Breasts: The Owner's Manual

No one wants a reason to read a book about breast cancer, but Breasts: The Owner’s Manual is an indispensable and valued guide for all women looking to optimize health and minimize breast illness. Written by breast cancer surgeon Dr. Kristi Funk (widely known as Angelina Jolie’s doctor), this national bestselling book provides women with a step-by-step guide to reducing cancer risk, making treatment choices, and optimizing health outcomes. 

Reproductive Justice: An Introduction

Centering the experiences of women of color, scholar-activists Loretta J. Ross and Rickie Solinger give an intersectional analysis of how gender, class, and race factor into how women understand and access healthcare—and what it means for the fight for equality. Reproductive Justice: An Introduction expands the social justice discourse surrounding reproductive rights to include issues of environmental justice, incarceration, poverty, and disability, providing an essential guide to understanding and mobilizing around women’s human rights in the 21st century.

The Menopause Manifesto

Through a combination of personal anecdotes, scientific study, and medical advice, The Menopause Manifesto presents a detailed and intelligent discussion of the biological processes that women experience during the middle of their lives. Just as she did in her groundbreaking bestseller The Vagina Bible, Dr. Jen Gunter, provides evidence-based information about what menopause does to the body; by breaking it down into its component parts, she robs menopause of its shame and secrecy in a society where a woman’s worth is weighed based on her youth and fertility. 

Belabored

A thoughtful, impassioned look at mothering in defense of the autonomy, rights, and dignity of all pregnant people, Belabored examines how the reality of motherhood contrasts sharply with our culture’s prevailing creation myth of the “pure white mother,” while disregarding black, brown, or queer mothers whose images do not fit with the canonized forms of femininity. Writer Lyz Lenz reflects on her own experience carrying her two children, where she witnessed how the sacrifices demanded during pregnancy carried over into the cult of motherhood, and explores why women are expected to play the narrowly defined roles of “wife” and “mother” rather than just being themselves. 

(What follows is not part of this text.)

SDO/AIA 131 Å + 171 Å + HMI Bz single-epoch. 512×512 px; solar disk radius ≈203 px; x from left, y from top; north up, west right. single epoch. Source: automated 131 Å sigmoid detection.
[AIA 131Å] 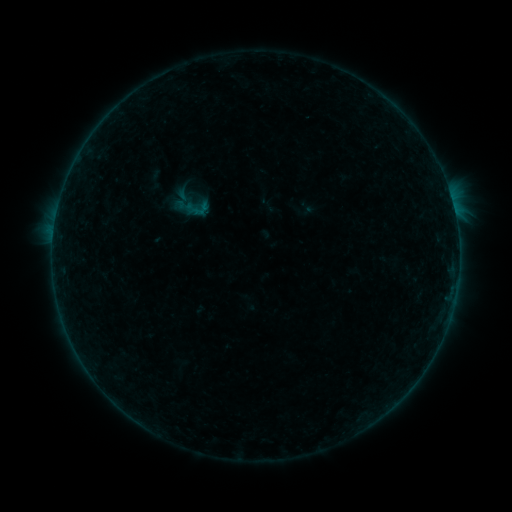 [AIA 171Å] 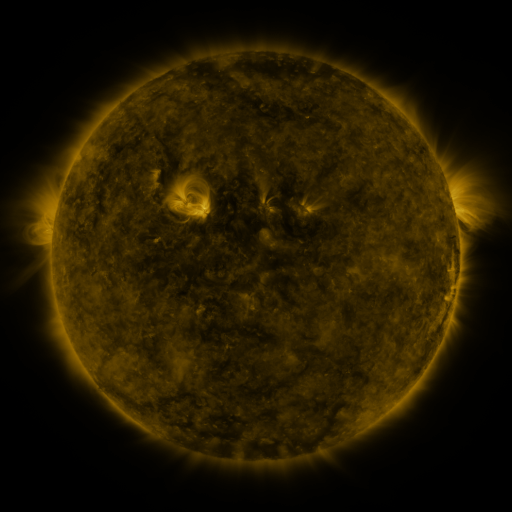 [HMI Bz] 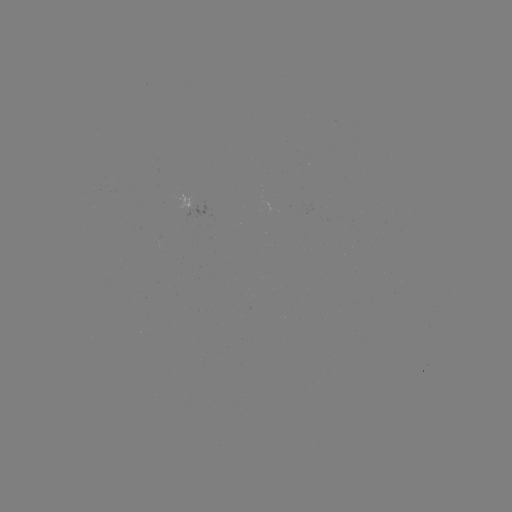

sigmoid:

It's Okay to Feel Things Deeply

Written by artist Carissa Potter, It’s OK to Feel Things Deeply is a book about helping women cope with depression, grief, anxiety, and stress through empathy and humor. Featuring Potter’s original illustrations, her writing is an uplifting reminder that it’s normal to feel deeply— along with Potter’s personal reflections of wisdom to help her audience navigate through these deep emotions. Through practical guidance, meaningful messages of empathy, honesty, art and comedy, It’s Okay to Feel Things Deeply gives women the encouragement they need exactly when they need it. 

Quit Like A Woman

Founder and CEO of Tempest, a female-focused recovery program, Holly Whitaker shares her addiction recovery journey in Quit Like A Woman: The Radical Choice to Not Drink in a Culture Obsessed with Alcohol, while revealing the insidious role alcohol plays in the lives of women. Written with both honesty and wit, Whitaker’s memoir explores the misogyny of drinking culture and even of recovery programs like Alcoholics Anonymous, arguing the program’s inability to address the unique needs of women and other historically oppressed people.